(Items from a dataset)

- - - - -

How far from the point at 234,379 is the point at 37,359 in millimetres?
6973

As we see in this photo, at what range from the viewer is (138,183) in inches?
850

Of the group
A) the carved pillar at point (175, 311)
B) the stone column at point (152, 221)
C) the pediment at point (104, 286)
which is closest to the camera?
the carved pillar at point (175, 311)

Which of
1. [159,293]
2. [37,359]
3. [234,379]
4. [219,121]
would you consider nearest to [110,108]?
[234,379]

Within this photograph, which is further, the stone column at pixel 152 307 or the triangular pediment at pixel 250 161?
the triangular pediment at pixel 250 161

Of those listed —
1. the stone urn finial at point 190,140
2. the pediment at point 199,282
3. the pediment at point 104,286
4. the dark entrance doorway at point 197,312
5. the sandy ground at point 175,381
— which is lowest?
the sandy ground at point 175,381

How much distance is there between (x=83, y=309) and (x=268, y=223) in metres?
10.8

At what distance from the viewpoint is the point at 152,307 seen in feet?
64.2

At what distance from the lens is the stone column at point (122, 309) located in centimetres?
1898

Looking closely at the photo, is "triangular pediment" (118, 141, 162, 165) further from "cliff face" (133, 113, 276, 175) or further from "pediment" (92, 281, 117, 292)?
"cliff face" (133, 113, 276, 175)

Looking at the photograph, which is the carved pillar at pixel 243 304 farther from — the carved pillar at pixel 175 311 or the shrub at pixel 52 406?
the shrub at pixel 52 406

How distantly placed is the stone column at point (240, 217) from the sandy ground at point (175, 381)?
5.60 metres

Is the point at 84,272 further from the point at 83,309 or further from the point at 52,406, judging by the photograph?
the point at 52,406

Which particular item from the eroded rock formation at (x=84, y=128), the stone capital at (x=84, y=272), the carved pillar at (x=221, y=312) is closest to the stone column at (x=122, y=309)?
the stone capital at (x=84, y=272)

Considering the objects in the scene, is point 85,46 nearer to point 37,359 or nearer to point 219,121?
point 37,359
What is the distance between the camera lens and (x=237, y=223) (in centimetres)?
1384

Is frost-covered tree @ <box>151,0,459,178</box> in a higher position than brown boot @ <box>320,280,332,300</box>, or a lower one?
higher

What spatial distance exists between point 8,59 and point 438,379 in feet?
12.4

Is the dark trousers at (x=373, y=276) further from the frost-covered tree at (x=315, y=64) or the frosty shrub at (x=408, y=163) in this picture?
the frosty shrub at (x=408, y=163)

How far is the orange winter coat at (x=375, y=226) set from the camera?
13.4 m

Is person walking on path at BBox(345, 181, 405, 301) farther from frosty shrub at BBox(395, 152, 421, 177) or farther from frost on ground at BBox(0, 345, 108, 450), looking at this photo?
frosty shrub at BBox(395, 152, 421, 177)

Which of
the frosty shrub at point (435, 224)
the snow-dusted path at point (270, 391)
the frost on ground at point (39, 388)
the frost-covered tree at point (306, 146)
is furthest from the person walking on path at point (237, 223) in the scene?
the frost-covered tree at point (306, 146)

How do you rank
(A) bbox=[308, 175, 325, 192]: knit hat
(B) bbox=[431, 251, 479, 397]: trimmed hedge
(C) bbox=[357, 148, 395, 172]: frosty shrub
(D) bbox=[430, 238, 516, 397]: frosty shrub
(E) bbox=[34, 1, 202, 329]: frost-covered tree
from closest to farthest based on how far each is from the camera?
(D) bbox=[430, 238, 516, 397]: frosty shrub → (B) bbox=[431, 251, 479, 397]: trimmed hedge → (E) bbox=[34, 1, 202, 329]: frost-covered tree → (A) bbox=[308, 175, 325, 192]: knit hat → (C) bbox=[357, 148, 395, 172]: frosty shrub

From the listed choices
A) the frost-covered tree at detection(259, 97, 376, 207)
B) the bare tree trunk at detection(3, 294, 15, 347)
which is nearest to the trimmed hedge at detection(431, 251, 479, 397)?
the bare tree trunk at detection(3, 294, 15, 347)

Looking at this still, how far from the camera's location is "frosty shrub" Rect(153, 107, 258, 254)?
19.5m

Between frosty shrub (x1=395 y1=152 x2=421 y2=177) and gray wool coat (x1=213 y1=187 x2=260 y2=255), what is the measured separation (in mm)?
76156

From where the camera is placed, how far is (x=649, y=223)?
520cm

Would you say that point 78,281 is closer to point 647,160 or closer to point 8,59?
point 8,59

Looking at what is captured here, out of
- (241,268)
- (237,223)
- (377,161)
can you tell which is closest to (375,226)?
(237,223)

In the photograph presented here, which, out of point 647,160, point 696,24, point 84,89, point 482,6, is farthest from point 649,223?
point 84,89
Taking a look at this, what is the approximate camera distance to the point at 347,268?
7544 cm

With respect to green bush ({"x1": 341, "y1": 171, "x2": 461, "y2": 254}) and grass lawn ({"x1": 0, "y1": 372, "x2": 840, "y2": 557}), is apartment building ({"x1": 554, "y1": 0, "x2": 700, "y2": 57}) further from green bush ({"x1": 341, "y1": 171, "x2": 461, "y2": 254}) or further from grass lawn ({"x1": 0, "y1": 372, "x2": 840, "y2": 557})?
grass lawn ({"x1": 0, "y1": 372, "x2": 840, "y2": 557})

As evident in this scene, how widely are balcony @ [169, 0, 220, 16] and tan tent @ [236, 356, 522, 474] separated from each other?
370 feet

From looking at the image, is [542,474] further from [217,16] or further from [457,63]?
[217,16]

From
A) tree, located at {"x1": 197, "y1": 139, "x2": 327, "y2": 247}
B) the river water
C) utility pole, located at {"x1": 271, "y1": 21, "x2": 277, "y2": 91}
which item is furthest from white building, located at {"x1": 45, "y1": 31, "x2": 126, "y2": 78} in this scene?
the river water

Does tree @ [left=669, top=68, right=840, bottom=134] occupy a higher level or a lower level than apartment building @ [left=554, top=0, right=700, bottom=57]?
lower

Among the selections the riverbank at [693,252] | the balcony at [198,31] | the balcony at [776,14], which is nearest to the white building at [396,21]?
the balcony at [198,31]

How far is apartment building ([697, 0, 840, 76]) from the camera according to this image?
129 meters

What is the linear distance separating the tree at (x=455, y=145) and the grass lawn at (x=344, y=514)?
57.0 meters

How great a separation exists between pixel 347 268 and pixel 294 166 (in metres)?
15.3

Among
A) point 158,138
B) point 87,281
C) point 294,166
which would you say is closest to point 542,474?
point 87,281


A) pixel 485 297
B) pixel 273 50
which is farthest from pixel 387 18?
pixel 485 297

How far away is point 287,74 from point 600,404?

- - - - -

**PROBLEM TO WORK ON**
Go back to the listing above and please repeat it exactly.

**SOLUTION**
How far from the point at 234,379 is the point at 37,359 in millimetres?
6973

As we see in this photo, at what range from the viewer is (138,183) in inches?
850

Of the group
A) the carved pillar at point (175, 311)
B) the stone column at point (152, 221)
C) the pediment at point (104, 286)
which is closest to the camera?
the carved pillar at point (175, 311)

Which of
1. [159,293]
2. [37,359]
3. [234,379]
4. [219,121]
would you consider nearest to [110,108]?
[234,379]

Within this photograph, which is further, the stone column at pixel 152 307 or the triangular pediment at pixel 250 161?
the triangular pediment at pixel 250 161

Of those listed —
1. the stone urn finial at point 190,140
2. the pediment at point 199,282
3. the pediment at point 104,286
4. the dark entrance doorway at point 197,312
5. the sandy ground at point 175,381
— which is lowest?
the sandy ground at point 175,381

How much distance is there between (x=83, y=309) and (x=268, y=223) in metres?
10.8

At what distance from the viewpoint is the point at 152,307 seen in feet?
64.2

At what distance from the lens is the stone column at point (122, 309) located in centimetres?
1898

Looking closely at the photo, is "triangular pediment" (118, 141, 162, 165) further from "cliff face" (133, 113, 276, 175) or further from "pediment" (92, 281, 117, 292)?
"cliff face" (133, 113, 276, 175)

Looking at the photograph, which is the carved pillar at pixel 243 304 farther from — the carved pillar at pixel 175 311 or the shrub at pixel 52 406?
the shrub at pixel 52 406

How distantly placed is the stone column at point (240, 217) from the sandy ground at point (175, 381)?
5.60 metres

Is the point at 84,272 further from the point at 83,309 or further from the point at 52,406, judging by the photograph?
the point at 52,406

Which particular item from the eroded rock formation at (x=84, y=128), the stone capital at (x=84, y=272), the carved pillar at (x=221, y=312) is closest to the stone column at (x=122, y=309)?
the stone capital at (x=84, y=272)

Considering the objects in the scene, is point 85,46 nearer to point 37,359 or nearer to point 219,121?
point 37,359
What is the distance between the camera lens and (x=237, y=223) (in centimetres)?
1384

Is frost-covered tree @ <box>151,0,459,178</box> in a higher position than brown boot @ <box>320,280,332,300</box>, or a lower one?
higher

What spatial distance exists between point 8,59 and point 438,379 in feet?
12.4

Is the dark trousers at (x=373, y=276) further from the frost-covered tree at (x=315, y=64) or the frosty shrub at (x=408, y=163) in this picture?
the frosty shrub at (x=408, y=163)

How far is the orange winter coat at (x=375, y=226) set from the camera?
13.4 m

Is person walking on path at BBox(345, 181, 405, 301) farther from frosty shrub at BBox(395, 152, 421, 177) or farther from frost on ground at BBox(0, 345, 108, 450), looking at this photo?
frosty shrub at BBox(395, 152, 421, 177)

Which of
the frosty shrub at point (435, 224)
the snow-dusted path at point (270, 391)
the frost on ground at point (39, 388)
the frost-covered tree at point (306, 146)
is furthest from the person walking on path at point (237, 223) in the scene?
the frost-covered tree at point (306, 146)

How do you rank
(A) bbox=[308, 175, 325, 192]: knit hat
(B) bbox=[431, 251, 479, 397]: trimmed hedge
(C) bbox=[357, 148, 395, 172]: frosty shrub
(D) bbox=[430, 238, 516, 397]: frosty shrub
(E) bbox=[34, 1, 202, 329]: frost-covered tree
from closest to farthest based on how far each is from the camera?
(D) bbox=[430, 238, 516, 397]: frosty shrub → (B) bbox=[431, 251, 479, 397]: trimmed hedge → (E) bbox=[34, 1, 202, 329]: frost-covered tree → (A) bbox=[308, 175, 325, 192]: knit hat → (C) bbox=[357, 148, 395, 172]: frosty shrub

From the listed choices
A) the frost-covered tree at detection(259, 97, 376, 207)
B) the bare tree trunk at detection(3, 294, 15, 347)
which is nearest to the trimmed hedge at detection(431, 251, 479, 397)?
the bare tree trunk at detection(3, 294, 15, 347)

Looking at this still, how far from the camera's location is "frosty shrub" Rect(153, 107, 258, 254)?
19.5m

Between frosty shrub (x1=395 y1=152 x2=421 y2=177) and gray wool coat (x1=213 y1=187 x2=260 y2=255), what is the measured separation (in mm)?
76156

From where the camera is placed, how far is (x=649, y=223)?
520cm

Would you say that point 78,281 is closer to point 647,160 or closer to point 8,59?
point 8,59

Looking at what is captured here, out of
- (241,268)
- (237,223)
- (377,161)
can you tell which is closest to (375,226)?
(237,223)

In the photograph presented here, which, out of point 647,160, point 696,24, point 84,89, point 482,6, is farthest from point 649,223?
point 84,89
Taking a look at this, what is the approximate camera distance to the point at 347,268?
7544 cm

With respect to green bush ({"x1": 341, "y1": 171, "x2": 461, "y2": 254}) and grass lawn ({"x1": 0, "y1": 372, "x2": 840, "y2": 557}), is apartment building ({"x1": 554, "y1": 0, "x2": 700, "y2": 57}) further from green bush ({"x1": 341, "y1": 171, "x2": 461, "y2": 254}) or further from grass lawn ({"x1": 0, "y1": 372, "x2": 840, "y2": 557})?
grass lawn ({"x1": 0, "y1": 372, "x2": 840, "y2": 557})

As evident in this scene, how widely are balcony @ [169, 0, 220, 16] and tan tent @ [236, 356, 522, 474] separated from each other?
370 feet

From looking at the image, is [542,474] further from [217,16] or further from [457,63]?
[217,16]

From
A) tree, located at {"x1": 197, "y1": 139, "x2": 327, "y2": 247}
B) the river water
C) utility pole, located at {"x1": 271, "y1": 21, "x2": 277, "y2": 91}
which item is furthest from white building, located at {"x1": 45, "y1": 31, "x2": 126, "y2": 78} in this scene?
the river water

Does tree @ [left=669, top=68, right=840, bottom=134] occupy a higher level or a lower level than apartment building @ [left=554, top=0, right=700, bottom=57]?
lower

Among the selections the riverbank at [693,252] | the balcony at [198,31] | the balcony at [776,14], which is nearest to the white building at [396,21]?
the balcony at [198,31]

How far is apartment building ([697, 0, 840, 76]) from the camera according to this image?
129 meters

What is the linear distance separating the tree at (x=455, y=145) and the grass lawn at (x=344, y=514)?
57.0 meters

How great a separation exists between pixel 347 268 and pixel 294 166 (in metres)?
15.3

Among
A) point 158,138
B) point 87,281
C) point 294,166
which would you say is closest to point 542,474?
point 87,281


A) pixel 485 297
B) pixel 273 50
which is farthest from pixel 387 18?
pixel 485 297

How far away is point 287,74 from point 600,404?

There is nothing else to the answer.